Storage and Monoprinting

Check out the book I posted a pic of, the author wrote another book called Where Women Create, I can't wait to see this book as well. I'm one of those people who are very affected by their surroundings. Junk, clutter, and a lot of noise are quite distracting to my creating process. I also thrive in an asthetically pleasing enviroment, read pretty into this equation.

I'm still having a hard time transforming my wet studio, in the basement, into an beautiful enviroment. It still looks like a basement no matter what I do. Plus all of the storage necessary for the studio looks really institutional as well. And that's because my hubby got it from the University for something like a dollar a running foot. Not bad for cabinetry. But it still looks institutional. Painting, later this spring, will cure a lot of those woes.


I bought vinyl for my screenprinting table today, at wally world. I no sooner walked out of walmart and the stuff was brick hard. Gross temperature change. We brought it home and immediately put it onto the table but alas there were creases already set in the vinyl from it being folded by the helpful staff at wally world.

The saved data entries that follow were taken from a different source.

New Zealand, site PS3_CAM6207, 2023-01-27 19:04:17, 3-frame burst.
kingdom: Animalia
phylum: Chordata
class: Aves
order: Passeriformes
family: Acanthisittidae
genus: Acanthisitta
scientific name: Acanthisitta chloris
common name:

But not to worry we came up with a way to get the creases out! Hair Dryer on the hottest setting works miracles on what would seem to be a hopeless piece of vinyl!

The vinyl is for my table for printing with the natural dyes. I can wipe up the surface when I'm done. Not so with a canvas table top. I know it has been suggested to use felt but here's a little truth about natural dyes and screen printing. While you can print with them, and while they can be made to be permanant, once they are imbedded in the table there's no way to heat set the color. I may put felt over the vinyl, I will experiment and get back with this. In the past I did this straight onto plastic, but plastic doesn't behave like vinyl does and just lived with the creases that were printed into the fabrics.